Under Marcel too the ground was breaking away like ice in a river. His connivance with the Jacques frightened many of the “good towns” and, more seriously, caused the disaffection of the upper bourgeois in his own city. In the chaos and scarcities and disruption of trade, they veered toward the Regent as the only focus in the desperate need for authority. Paris was coming apart in furious factions, some for fighting to the end behind Marcel, some for deposing Navarre, some for admitting the Regent, all fired by hatred of the English, who were ravaging the outskirts with daily atrocity. With his support waning,
Marcel was reduced to the naked need of armed force. On July 22, in the act that turned sentiment against him, he allowed Charles of Navarre to bring a band of English men-at-arms into the city. Aroused and armed Parisians fell upon them with such effect that they had to be locked up in the fortress of the Louvre for protection.

Meanwhile the prosperous bourgeois feared that if the Regent succeeded in taking the city by force instead of surrender, all citizens alike would be subjected to punishment and plunder. Unable to force Marcel to yield the city, they determined to dispose of him on the theory that “it was better to kill than be killed.” Amid cabals and enemies and inexplicable events, the citizens were easy prey to whispers of treachery on the part of the Provost.

On July 31 the end came when Marcel appeared at the Porte St. Denis and ordered the guards to deliver the keys of the gate to officers of the King of Navarre. The guards refused, shouting betrayal of the city. Weapons flashed, and a draper named Jean Maillart, evidently pre-equipped, unfurled the royal banner, mounted his horse, and raised the royal battle cry “Montjoie–St. Denis!” Crowds took up the cry, clashes and confused alarms erupted. Marcel next appeared across the city at the Porte St. Antoine, where he again demanded the keys and met the same response, which was led by a certain Pierre des Essars, a knighted bourgeois and cousin by marriage of both Maillart and Marcel. In a rush upon the Provost, the guards of St. Antoine struck him down, and when the bloodstained weapons had lifted and the melee had cleared, the body of Etienne Marcel lay trampled and dead in the street.

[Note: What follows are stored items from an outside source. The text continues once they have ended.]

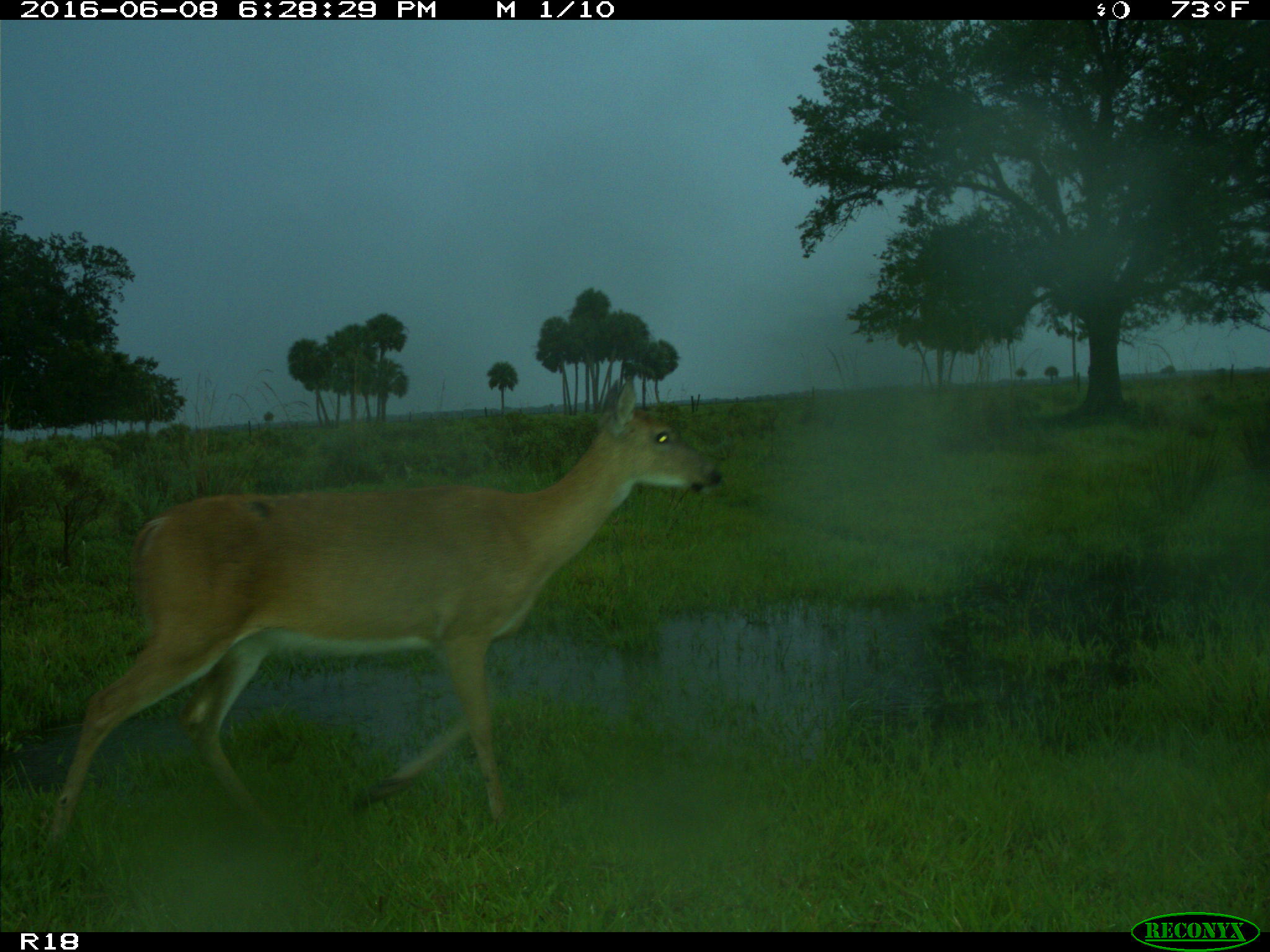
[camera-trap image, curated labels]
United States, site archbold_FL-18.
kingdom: Animalia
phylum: Chordata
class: Mammalia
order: Artiodactyla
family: Cervidae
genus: Odocoileus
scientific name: Odocoileus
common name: deer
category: unidentified deer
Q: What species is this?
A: Unidentified deer (deer) (Odocoileus).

Two of his companions were also killed, and others of his party were stripped, beaten, and left naked under the walls. “Then the people rushed off to find others to treat the same way.” More of the Provost’s partisans were murdered and dumped naked in the streets. While Charles of Navarre escaped to St. Denis, the royalist faction took control and two days later, on August 2, 1358, opened the city to the Regent.

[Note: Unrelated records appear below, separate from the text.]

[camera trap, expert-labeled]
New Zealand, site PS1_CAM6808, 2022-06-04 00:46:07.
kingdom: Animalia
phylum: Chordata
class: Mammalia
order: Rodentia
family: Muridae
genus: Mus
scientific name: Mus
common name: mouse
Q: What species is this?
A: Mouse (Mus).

He at once proclaimed a pardon for the citizens of Paris except for close associates of Marcel and Navarre, who were executed or banished, and their confiscated property turned over to the Regent’s party. But the spirit of the blue-and-red hoods remained strong enough to cause angry demonstrations when more of Marcel’s adherents were arrested. The situation was sullen and dangerous. On August 10 the Regent issued a general amnesty and ordered nobles and peasantry to pardon each other so that the fields might be cultivated and the harvest brought in. The extermination of the Jacques was making itself felt.

With Marcel’s death the reform movement was aborted; the
glimpse of “Good Government” was to remain only a glimpse. After Artevelde and Rienzi, Marcel was the third leader of a bourgeois rising within a dozen years to be killed by his own followers. The people of France on the whole were not ready for an effort to limit the monarchy. They blamed all their troubles—heavy taxes, dishonest government, debased coinage, military defeats, banditry of the companies, the fallen condition of the realm—on the crown’s evil councillors and the caitiff nobles, not on the King, who had fought bravely at Poitiers, or even on the Dauphin. No political movement sprang from Marcel’s bones. The right of the Estates General to convene at will was lost, the provisions of the Grand Ordinance largely, though not entirely, discarded. The crown was left free for the period of royal absolutism that history held in waiting.